▶ TRECHO PARA LEITURA:
╔══

Acórdão nº 386/23.9T8VPV-C.L1-1 de Tribunal da Relação de Lisboa, 05-03-2024

Data de Julgamento05 Março 2024
Ano2024
Número Acordão386/23.9T8VPV-C.L1-1
ÓrgãoTribunal da Relação de Lisboa
Acordam os Juízes da Secção do Comércio do Tribunal da Relação de Lisboa:


I–RELATÓRIO


Maria … apresentou-se à insolvência, tendo deduzido, em simultâneo, pedido de exoneração do passivo restante (peticionando a fixação de um rendimento indisponível nunca inferior a 1.000€)[1].
Por sentença proferida em 24/07/2023, já transitada em julgado, foi a insolvência declarada, tendo sido relegado para momento posterior a apreciação do pedido de exoneração.

Pela Sr.ª Administradora da Insolvência (AI), em 06/09/2023, foi apresentado o relatório a que alude o artigo 155.º do CIRE[2], no mesmo se tendo pronunciado pelo deferimento liminar do pedido de exoneração do passivo restante.

Por despacho de 10/10/2023 foi o processo encerrado por insuficiência da massa insolvente – artigos 230.º, n.º 1, al. d), e 232.º, n.º 2.

╚══

▶ DADOS FORNECIDOS:
╔══

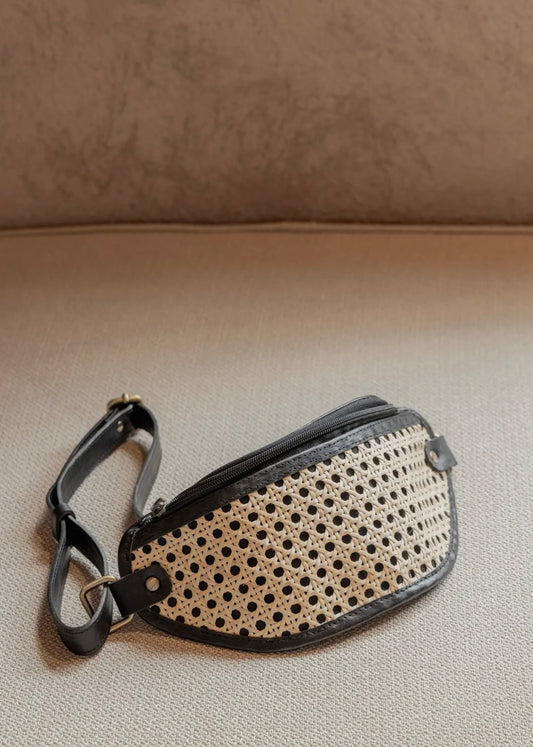 Raja Sling Bag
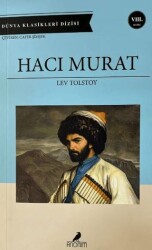 Hacı Murat - 1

╚══

▶ TAREFA ESCRITA A: Repita, sem alterações, a parte do acórdão do Tribunal da Relação de Lisboa que vai de "Por sentença proferida" a "do passivo restante.".
▶ TAREFA ESCRITA B: Indique todas as datas que aparecem na secção "I–RELATÓRIO" do acórdão do Tribunal da Relação de Lisboa.
▶ TAREFA ESCRITA C: Por favor, prossiga a redação do acórdão do Tribunal da Relação de Lisboa a partir da última frase apresentada.

▶ CAIXA DE RESPOSTA A:
Por sentença proferida em 24/07/2023, já transitada em julgado, foi a insolvência declarada, tendo sido relegado para momento posterior a apreciação do pedido de exoneração.

Pela Sr.ª Administradora da Insolvência (AI), em 06/09/2023, foi apresentado o relatório a que alude o artigo 155.º do CIRE[2], no mesmo se tendo pronunciado pelo deferimento liminar do pedido de exoneração do passivo restante.

▶ CAIXA DE RESPOSTA B: 24/07/2023, 06/09/2023, 10/10/2023

▶ CAIXA DE RESPOSTA C:
Em 26/10/2023 foi proferido despacho liminar de admissão do pedido de exoneração, no qual se pode ler:
“(…) quanto ao rendimento a fixar há referir que o montante de um salário mínimo regional (dele se excluindo o subsídio de natal e excedente de IRS, os quais deverão ser cedidos na totalidade) corresponde a um valor de salvaguarda do sustento minimamente digno do devedor, nos termos previstos pelo art. 239.º, n.º 3, al. b), i), do CIRE, pois que este pretende ser o valor correspondente a tal salvaguarda, como decorre do disposto no art. 59.º, da CRP (…). // Em face do exposto, e ao abrigo das normas legais supra citadas, decide-se: // a) Admitir liminarmente o pedido de exoneração do passivo restante; // b) A exoneração será concedida uma vez observadas as condições previstas no artigo 239.º do CIRE; // c) Determinar que durante os três anos subsequentes ao encerramento do processo, designado período de cessão, o rendimento disponível que a Insolvente venha a auferir será cedido à Sra. Fiduciária (para cujo cargo desde já se nomeia a Ex.ma Administradora de Insolvência), garantindo-se como rendimento da Insolvente o equivalente ao valor de um salário mínimo regional, dele se excluindo os subsídios de natal e excedente de IRS, os quais deverão ser cedidos na totalidade. (…)” (sublinhado nosso).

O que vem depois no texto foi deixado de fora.